We have Admins who have access to the MMC console and as such have the ability to change Dynamic group membership. Is there away to stop say AdminGroup1234 from being able to edit specific Dynamic groups? 

Thanks in advance  

Top Replies

  • Practically speaking, no as you have to be an AR admin to manage dynamic group membership rules.

    Here's some food for thought:

    It's one thing to allow I.T. folks to use the MMC console as their interface to AD via Active Roles.

    It's a HUGE risk to have too many people with administrative access to the Active Roles application itself.  i.e. you do not HAVE to be an AR admin to use the MMC.

    Here's a suggestion I have if you want to allow semi-delegated management of dynamic groups:

    Let's assume that you use the contents of certain virtual attributes that you setup for the purpose to control the membership of dynamic groups.  You could delegate access to the editing of those attributes and thus indirectly allow someone to manage dynamic group membership.  Maybe that's not your use case though.

    Maybe you can elaborate on your use case a bit?

  • Thanks mate. Yes that pretty much the line I want to go down with VA and use that already on many groups.  However what i was looking to stop was someone adding a new query or an explicit entry to the dynamic group. 

  • Think about what I said about AR admins though.  I have found over the years that customers hand out admin right to the AR application way too freely - often for political reasons and then find themselves in a jam because someone made an AR configuration change that affects the productivity of the delegated admins community.

  • Hi  

    There are a couple of ways of doing that

    1) Don't grant uses permissions over the (dynamic) groups objects they shouldn't be able to manage. As Johnny says if they are all ARS Admin, people delegated permissions appropriate for the relveant sets of teams, the ARS Full Admin group is for the Active Roles product administrator, not for normal day to day, as it give configurational access to the product, meaning anyone with it could change anything.
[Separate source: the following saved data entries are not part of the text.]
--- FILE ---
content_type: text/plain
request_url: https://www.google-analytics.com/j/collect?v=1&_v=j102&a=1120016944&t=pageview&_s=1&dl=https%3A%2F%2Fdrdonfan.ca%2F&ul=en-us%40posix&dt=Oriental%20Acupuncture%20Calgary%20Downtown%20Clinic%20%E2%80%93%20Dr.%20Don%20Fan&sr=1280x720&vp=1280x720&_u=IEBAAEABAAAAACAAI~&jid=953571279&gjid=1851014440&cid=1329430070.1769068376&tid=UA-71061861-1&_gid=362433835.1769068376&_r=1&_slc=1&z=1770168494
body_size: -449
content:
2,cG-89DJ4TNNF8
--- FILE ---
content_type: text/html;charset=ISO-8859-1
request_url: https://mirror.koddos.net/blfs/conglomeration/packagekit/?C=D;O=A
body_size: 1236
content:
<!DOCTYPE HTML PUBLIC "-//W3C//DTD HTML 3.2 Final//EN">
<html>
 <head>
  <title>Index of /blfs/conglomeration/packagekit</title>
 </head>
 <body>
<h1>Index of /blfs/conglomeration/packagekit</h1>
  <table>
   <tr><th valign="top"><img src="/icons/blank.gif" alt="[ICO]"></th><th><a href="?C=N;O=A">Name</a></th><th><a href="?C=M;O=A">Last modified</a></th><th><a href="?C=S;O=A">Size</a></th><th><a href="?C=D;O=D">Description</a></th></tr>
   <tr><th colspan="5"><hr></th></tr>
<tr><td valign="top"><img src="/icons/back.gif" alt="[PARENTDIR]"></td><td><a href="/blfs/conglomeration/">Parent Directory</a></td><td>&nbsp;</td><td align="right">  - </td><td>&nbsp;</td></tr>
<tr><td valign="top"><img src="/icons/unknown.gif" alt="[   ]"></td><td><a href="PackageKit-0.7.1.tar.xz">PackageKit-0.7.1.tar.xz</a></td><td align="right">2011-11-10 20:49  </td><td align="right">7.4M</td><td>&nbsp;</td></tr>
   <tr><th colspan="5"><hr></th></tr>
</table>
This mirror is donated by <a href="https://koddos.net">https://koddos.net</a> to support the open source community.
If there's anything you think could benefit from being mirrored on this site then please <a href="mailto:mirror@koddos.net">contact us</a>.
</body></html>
    2) Have a workflow which intercepts changes made to dynamic groups, set its start condition by for members of particular groups, within an area of AD, where the attribute used to store DG rule is updated. Then remove the change from the request, or just use a Break/Stop activity step to make it error... (removing the value from the request just makes it so that an attribute isn't changed, however the person making the change would assume its happened).
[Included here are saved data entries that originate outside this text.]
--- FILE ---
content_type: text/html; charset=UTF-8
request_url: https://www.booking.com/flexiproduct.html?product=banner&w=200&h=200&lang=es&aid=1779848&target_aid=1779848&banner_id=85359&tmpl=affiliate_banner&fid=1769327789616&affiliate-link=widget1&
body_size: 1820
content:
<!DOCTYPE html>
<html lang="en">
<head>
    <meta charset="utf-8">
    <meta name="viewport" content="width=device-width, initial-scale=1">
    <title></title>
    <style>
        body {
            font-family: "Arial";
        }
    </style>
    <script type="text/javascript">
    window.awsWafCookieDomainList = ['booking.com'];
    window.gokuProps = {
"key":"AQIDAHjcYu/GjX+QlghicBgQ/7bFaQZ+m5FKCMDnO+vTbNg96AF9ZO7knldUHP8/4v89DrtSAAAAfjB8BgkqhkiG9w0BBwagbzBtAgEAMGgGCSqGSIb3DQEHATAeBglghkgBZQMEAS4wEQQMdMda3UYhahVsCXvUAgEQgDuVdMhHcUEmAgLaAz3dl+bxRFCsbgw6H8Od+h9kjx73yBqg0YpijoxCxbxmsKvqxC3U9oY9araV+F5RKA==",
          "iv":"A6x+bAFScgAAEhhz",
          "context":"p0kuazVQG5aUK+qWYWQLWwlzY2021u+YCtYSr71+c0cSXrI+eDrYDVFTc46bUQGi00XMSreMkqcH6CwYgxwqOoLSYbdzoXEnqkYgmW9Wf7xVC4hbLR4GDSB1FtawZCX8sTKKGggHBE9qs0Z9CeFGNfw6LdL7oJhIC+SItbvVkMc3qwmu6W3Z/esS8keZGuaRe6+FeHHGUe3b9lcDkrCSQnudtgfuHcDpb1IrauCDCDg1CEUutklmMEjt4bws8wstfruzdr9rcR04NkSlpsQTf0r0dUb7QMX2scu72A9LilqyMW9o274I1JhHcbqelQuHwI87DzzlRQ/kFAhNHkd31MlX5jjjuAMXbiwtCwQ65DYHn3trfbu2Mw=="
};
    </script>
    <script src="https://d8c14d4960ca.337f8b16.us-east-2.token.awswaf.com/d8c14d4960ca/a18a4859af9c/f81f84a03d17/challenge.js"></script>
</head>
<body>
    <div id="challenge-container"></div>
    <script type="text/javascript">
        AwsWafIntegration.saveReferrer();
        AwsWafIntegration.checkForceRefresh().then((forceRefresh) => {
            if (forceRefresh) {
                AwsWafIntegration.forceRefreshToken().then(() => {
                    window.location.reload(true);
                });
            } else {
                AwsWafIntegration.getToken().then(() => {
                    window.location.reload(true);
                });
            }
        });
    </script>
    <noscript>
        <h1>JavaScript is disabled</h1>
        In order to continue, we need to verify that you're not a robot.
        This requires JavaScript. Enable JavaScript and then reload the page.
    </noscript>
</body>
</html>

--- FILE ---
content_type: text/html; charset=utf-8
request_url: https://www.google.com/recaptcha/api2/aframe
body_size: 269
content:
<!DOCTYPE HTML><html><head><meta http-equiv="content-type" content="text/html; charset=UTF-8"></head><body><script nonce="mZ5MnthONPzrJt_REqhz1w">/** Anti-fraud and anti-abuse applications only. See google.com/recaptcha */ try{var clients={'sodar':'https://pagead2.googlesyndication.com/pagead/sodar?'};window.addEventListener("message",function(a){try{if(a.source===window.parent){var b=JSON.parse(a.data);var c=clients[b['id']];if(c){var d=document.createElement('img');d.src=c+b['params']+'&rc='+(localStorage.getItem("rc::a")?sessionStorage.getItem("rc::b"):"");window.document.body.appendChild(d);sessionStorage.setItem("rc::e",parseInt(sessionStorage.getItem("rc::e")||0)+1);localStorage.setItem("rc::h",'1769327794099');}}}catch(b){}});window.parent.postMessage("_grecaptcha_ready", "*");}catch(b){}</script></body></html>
    There are a couple of other ways, but from my point of view, its better to not grant users permissions in the first place, rather than add deny permissions. For everything else there are workflows and script modules.

  • Thanks mate. I fully understand what you are saying and in an ideal world or greenfield site this would be easy and straight forward. Over time we would get to that point. 

    So is there no way of restricting individual dynamic groups? 

  •  suggestions are spot on (and I agree with him regarding deny's in general).  I would take the groups that you want to restrict and place them all in a specific OU.  Use that OU as part of the start conditions for the workflow that Stu suggested that intercepts the change request.  So the middle part of your start condition would consist of:

    1) Some security group containing the admins who's activities you want to restrict

    2) The "restricted dynamic groups" OU

    Thus changes made by the restricted admins on the groups in that OU would be "trapped".

    The problem of course is that you then need to start putting in more controls over the membership of that restricted admins group and the movement of dynamic groups out of that OU.

    Do you own Quest's Change Auditor product?  If not, you should have a look at it because even though you might not be able to restrict who is an AR admin or an admin in general, you could put into place some reporting and alerting on their activities.

  • Hi. No we don't have change auditor. will look in to it. Could I use a Managed Unit rather than an OU? The groups we want to control are in multiple places and cant right now be moved

  • Yes you can use a Managed Unit for the "container" in your workflow start conditions.

  • Just to muddy the waters. I want said Admin to be able to make changes to the DG via the Virtual Attribute ,but what I want to stop or control is them adding a new query or explicit entry. 

  • That goes back to what Stu mentioned about a workflow that blocks direct membership rule changes.

    The membership rules are stored in the native property accountNameHistory and the VA edsaDGConditionsList so you want to watch for changes to these.